I would like to know the best logloss scores you have achieved when you validated countrywise and also whether you had any luck with feature reduction/stacking/Neural Nets so far.
All the best to everyone for the last 3 days!
Thanks for your sharing! My stratified 10 fold CV scores from a single model which give me current best LB score of 0.1526 are as follows:
Country A : 0.2619
Country B : 0.1962
Country C: 0.0159
This corresponds to an overall weighted mean logloss score of 0.1612. Compared to your results, it seems my local validation scores don’t correspond to the PB well.
Don’t have any success with feature reduction. Haven’t tried stacking yet. But Neural Nets help me a lot. Good luck for the last 2 days! Cheers!
@LastRocky: I appreciate your response. It’s good to see Neural Nets are working for you, maybe you could do a weighted average with another model to improve your scores even further. What are the country-wise breakup of feature dimensions you’re using?

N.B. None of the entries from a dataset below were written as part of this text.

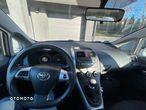 Toyota Auris 1.33 VVT-i Active - 3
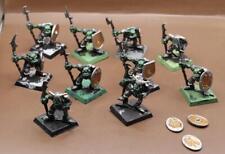 Games workshop ruglud for sale  CORBY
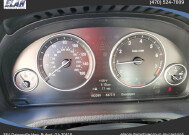 2011 BMW X3 in Buford, GA 30518 - 2042198 187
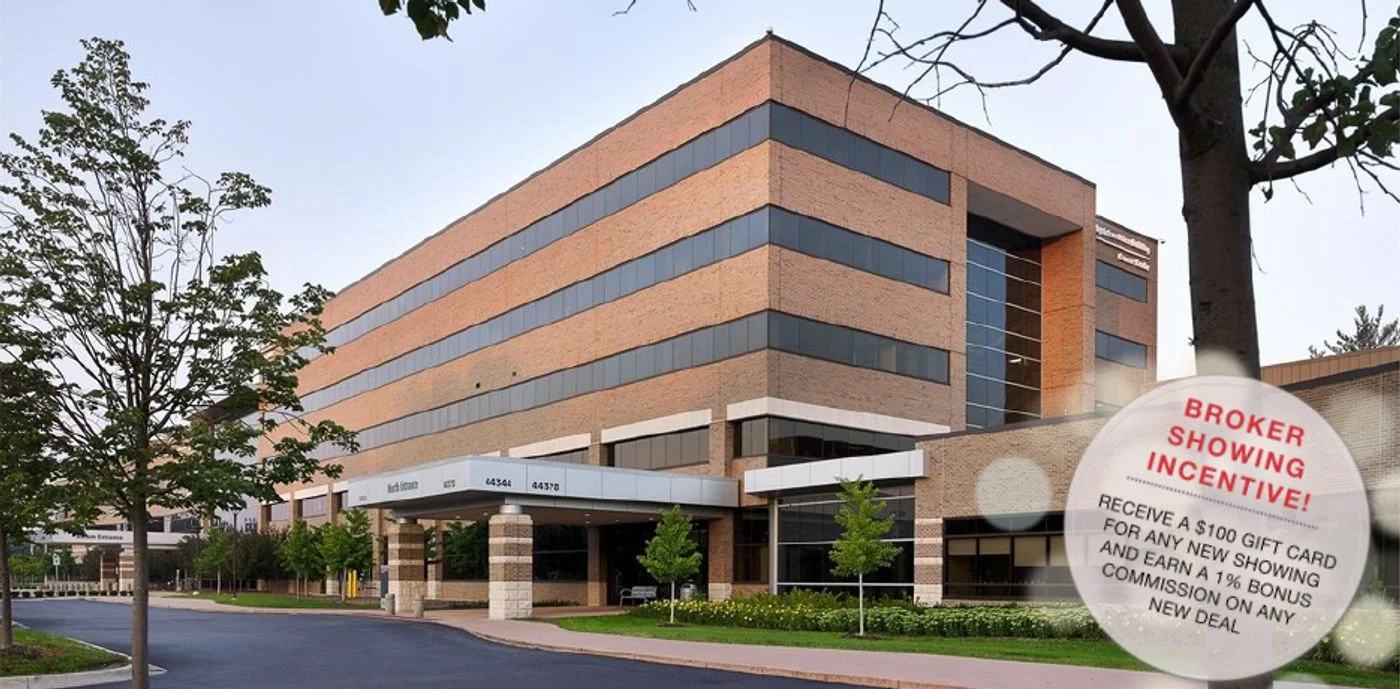 Photo 1 of 44344 Dequindre Rd, Sterling Heights, MI 48314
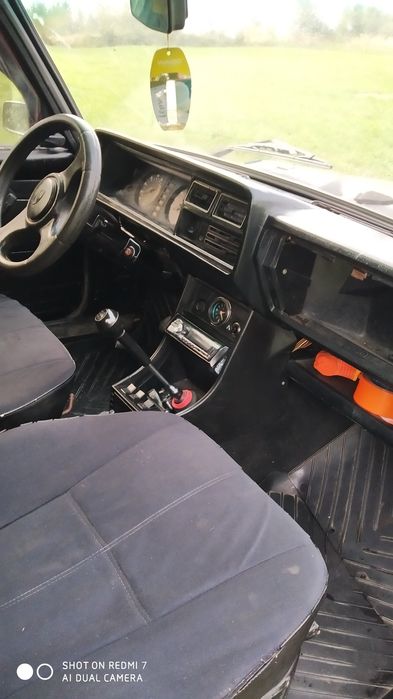 Продам автомобіль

hi i haven’t submitted my last results so far, i ll do in these days
with RFE based on random forest my results are
0.2943909 0.2014885 0.018
I ll try submitting again with all the features but when you say 1096 features do you mean with dummy encoding?
For feature selection i tried Boruta and RFE(very long time computing it) and like you removing features with too many NAs
I have lost so much time trying to balance country B, i have tried:
oversampling the minority class
oversampling the whole dataset
also i tried a lot of times to use autoencoders
all these approaches failed to improve
for the final model i’m using a stacked ensemble of neural network, GBM, lasso, elastic net, ridge, random forest, i would like to use also SVM but aren’t implemented in h2o
@payback: Wow, I see a lot of models there. And yes, those 1906 features are one hot encoded values of categorical variables. I believe if you focus on improving predictions for Country A, you can significantly increase your scores. All the best!
@nickil21 yes for country A and B i’ve built a lot of models! I know country A is the best way to improve score, but i have lost too much time on country B and on feature selection
@nickil21 have you done any feature engineering/extraction? i have done one that led me significant improvements on A and B
Yes - Like I mentioned in the other thread, grouping on the ID column and aggregating features for both categorical and numerical independent variables and finally merging helped improve scores a bit. Apart from that, I haven’t been able to generate any.
@nickil21 what do you mean for grouping on the ID column?
maybe you mean the iid column on individual trainset?
IId is just an indicator to capture the size, isn’t it?
iid are the others family members
Cool, I did mean the ID column.
I think if you follow this thread closely, you should be able to comprehend fairly easily.
@nickil21 cool, i use R not python that python function is very cool, it does implicit engineering, i was confused of it’s name groupby, thxs!